El suelo temblaba bajo la fuerza de las explosiones, y el coliseo reverberaba con el sonido de la destrucción.

Sin embargo, a pesar de la lluvia de intensas ráfagas de fuego, el público permanecía relativamente tranquilo.

Ya no gritaban; en su lugar, sus ojos brillaban de admiración mientras observaban a Nyx serpentear entre los meteoritos dorados.

El rostro de Ainsworth estaba ahora pálido como un fantasma, casi tan blanco como una hoja de papel.

Durante el último minuto, había estado lanzando ráfagas llameantes, y la duración de la habilidad pronto llegaría a su fin.

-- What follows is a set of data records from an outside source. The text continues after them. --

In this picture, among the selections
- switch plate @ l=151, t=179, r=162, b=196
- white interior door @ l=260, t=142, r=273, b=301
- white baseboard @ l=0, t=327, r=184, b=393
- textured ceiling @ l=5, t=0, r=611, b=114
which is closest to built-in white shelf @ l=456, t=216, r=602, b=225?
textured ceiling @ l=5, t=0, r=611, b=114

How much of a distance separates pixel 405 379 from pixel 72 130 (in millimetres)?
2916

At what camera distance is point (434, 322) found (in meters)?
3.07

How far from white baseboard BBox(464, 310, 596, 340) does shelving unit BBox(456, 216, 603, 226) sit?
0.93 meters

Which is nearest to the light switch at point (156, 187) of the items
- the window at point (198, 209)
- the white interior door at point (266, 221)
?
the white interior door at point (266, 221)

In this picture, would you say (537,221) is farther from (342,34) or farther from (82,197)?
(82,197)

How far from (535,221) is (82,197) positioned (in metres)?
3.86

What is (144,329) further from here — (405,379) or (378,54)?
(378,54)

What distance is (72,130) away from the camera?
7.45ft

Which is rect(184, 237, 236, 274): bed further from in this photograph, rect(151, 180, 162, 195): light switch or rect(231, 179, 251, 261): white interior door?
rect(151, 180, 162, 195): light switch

Ya había pasado un minuto y algunos segundos desde que la barrera sagrada se hizo añicos bajo el incesante aluvión de ataques de Ainsworth.

Ainsworth había pensado al principio que la pelea se volvería más fácil.

¿Quién habría pensado que esta chica sería tan escurridiza, incluso después de que terminara la duración de su habilidad?

Poco a poco, su frustración fue en aumento.

Como los meteoritos dorados no funcionaban, se abalanzó para enfrentarse a Nyx en combate cuerpo a cuerpo.

Fue un error por su parte.

No sabía que lo habían engañado.

Por un instante, la lluvia de fuego cesó y solo una luz dorada y una luz blanca chocaron repetidamente.

¡Clang!

¡Clang!

Una mezcla de llamas blancas y doradas brotó de su choque, creando un espectáculo bastante hermoso a la par que peligroso.

El humo ya se había disipado, pero las chispas dificultaban que el público viera el intercambio con claridad.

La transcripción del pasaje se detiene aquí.